A nameless man with a cigar wedged in the corner of his jaw approaches a group of armed toughs who are dumbstruck by his bravado. He flips back his poncho and draws a revolver. In the blink of an eye, the street is left festooned with corpses. Holstering his weapon, the stranger casually strolls from the scene; a new, playful riff in the soundtrack indicates that justice has been served.

At first glance, this would appear to be precisely the type of violent, gun-related content recently bemoaned by President Donald Trump: “And then you go the further step and that’s the movies. You see these movies, they’re so violent and yet a kid is able to see a movie if sex isn’t involved, but killing is involved. Maybe they have to put a rating system for that.”

Trump was wrong about movie ratings: The Motion Picture Association of America has rated films for nearly three decades, in large part based upon how persistent, intense and realistic their violent content. Nonadults can’t buy tickets to highly violent films on their own.

But even were Trump not wrong, the opening scene described above reveals the deep flaw in blaming school shootings on violent films or the ability of teens to see them.
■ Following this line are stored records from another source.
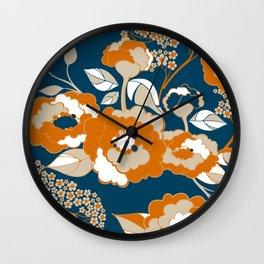 Rosetta In Mango Wall Clock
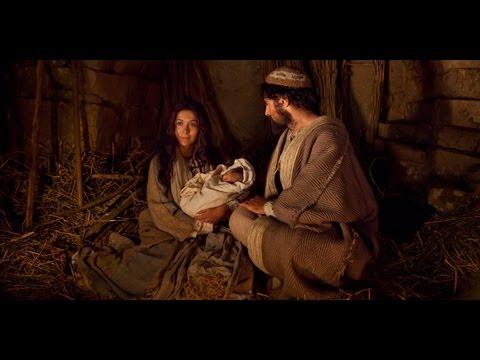 キリストの誕生を告げ知らされる羊飼い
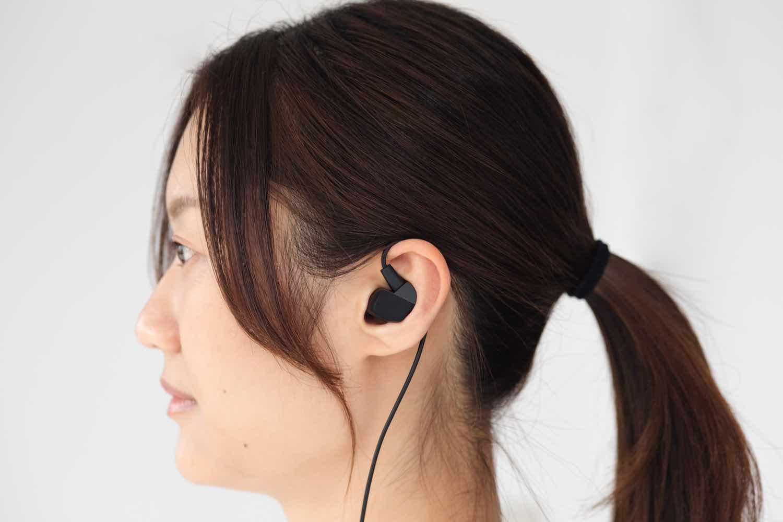 全新 f-Core DU 單元現身  Final Audio A3000 / A4000 入門價玩盡高音質耳機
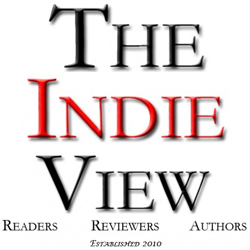 Reviewer Profile on The Indie View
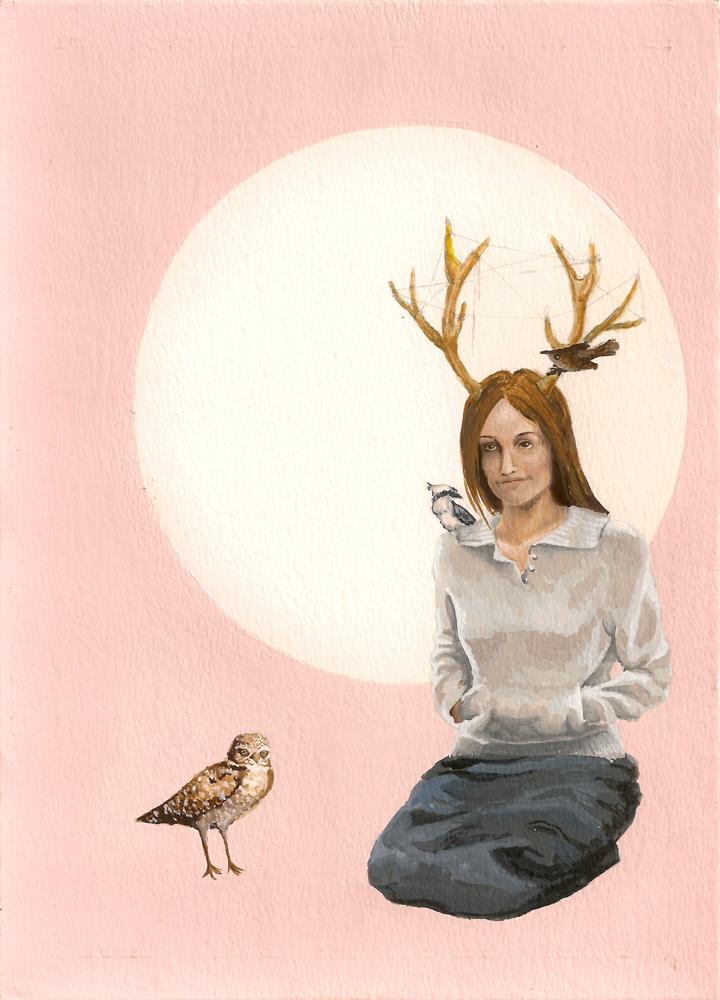Huntress (Artemis)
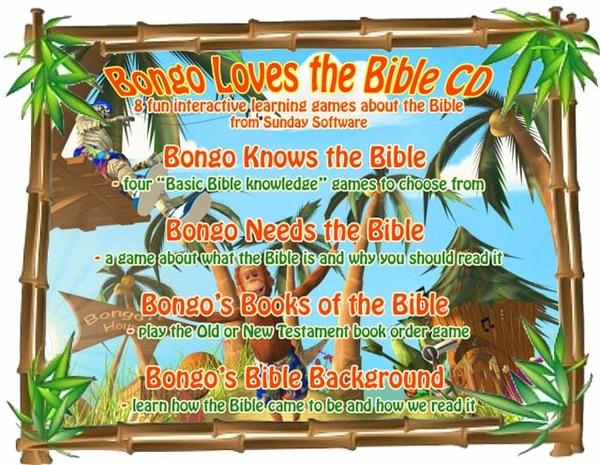 bongo-newlogo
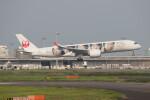 Koenig117さんが、羽田空港で撮影した日本航空 A350-941の航空フォト(飛行機 写真・画像)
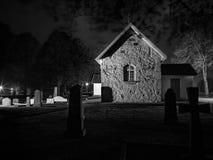 Swedish Church at Halloween, Kälvene 2. Swedish Church at Halloween, Kälvene black and white Royalty Free Stock Photos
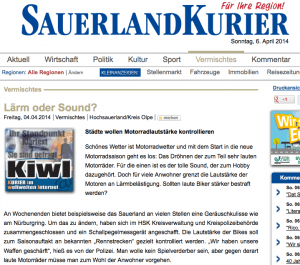 Ausriss aus dem Sauerlandkurier online.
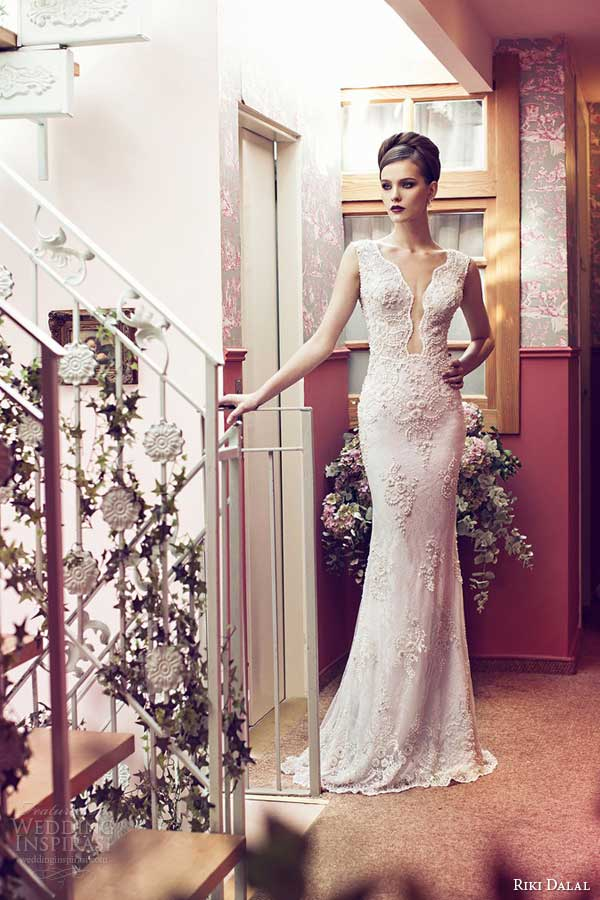 riki-dalal-wedding-dresses-2014-sleeveless-lace-gown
While the scene seems like something ripped from a bloody action film featuring Mark Wahlberg, Jason Statham or Keanu Reeves, it is from “Fistful of Dollars,” a spaghetti Western released in 1964 featuring Clint Eastwood as the gun-slinging Man With No Name. “Fistful” — every bit as violent as today’s action movies — actually debuted at a time when there wasn’t a standardized rating system to keep kids away from violent pictures, but also when mass school shootings weren’t a routine feature of American life.
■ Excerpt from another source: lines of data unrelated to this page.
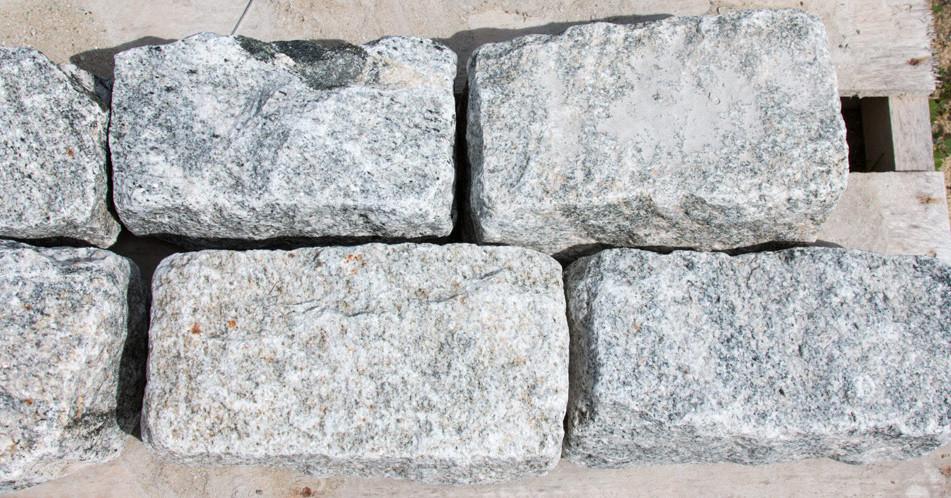 Cobblestone Grey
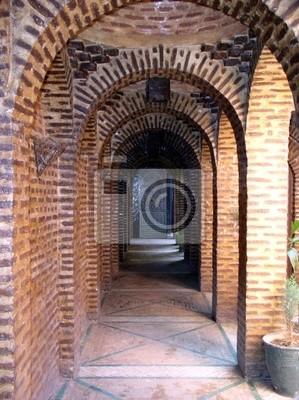 arcades marocaines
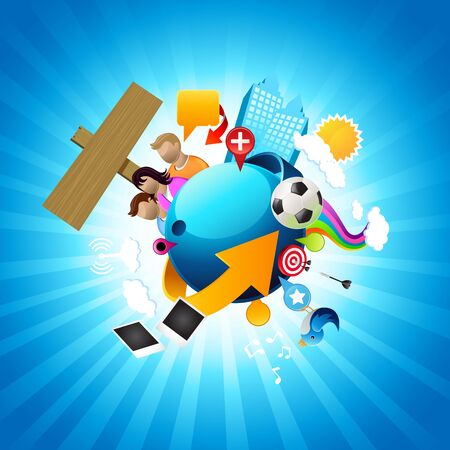 Your world.Conceptual world with people, buildings, icons, symbols and signs. Build your own world! Stock Vector - 7241700
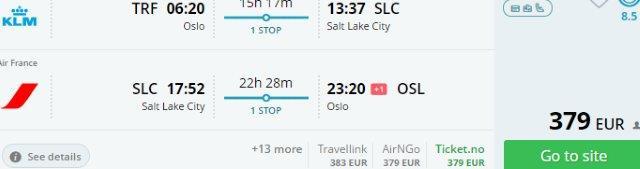 SkyTeam return flights from Norway to Salt Lake City, Utah from €379!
And yet, violent movies did contribute to the problem of mass school shootings — just not in the way that proponents of an all-armed society imagine. In fact, the real effect of violent movies would likely make them squirm as they confront an uncomfortable truth: that Hollywood films have helped to create the culture in which more guns in classrooms is seen as a sensible solution.

Today’s gun-laden movies can trace their roots to the films of the late 1960s and early ’70s, when already-violent Westerns and crime dramas gave way to a darker brand of American cinema. In 1967, “Bonnie and Clyde” featured a bullet-riddled ending unlike anything moviegoers had seen before. A year later, the movie “Targets” followed a mentally ill sniper on a killing spree. And 1971′s “Dirty Harry” followed a detective literally renowned for the size of his … revolver.

In the 1980s, the grit and counternarrative of the ’70s gave way to mega-action flicks inspired by the fallout from Vietnam, the end of the Cold War and the early days of the war on terror. “First Blood” (1982) and its sequels feature a former Congressional Medal of Honor recipient using a succession of increasingly large machine guns with a seemingly endless supply of ammunition. Movies like “Terminator” (1984), “Predator” (1987) and “Die Hard” (1988) all scored major box-office success by employing the same model: big muscles, big guns, big explosions.

Yet for all the blood and gore featured in these movies, mass school shootings did not plague the 1960s, 1970s, 1980s or even most of the 1990s. They are a relatively recent problem, largely beginning after the 1999 massacre at Columbine High School in Littleton, Colo., that left 15 dead and 21 wounded.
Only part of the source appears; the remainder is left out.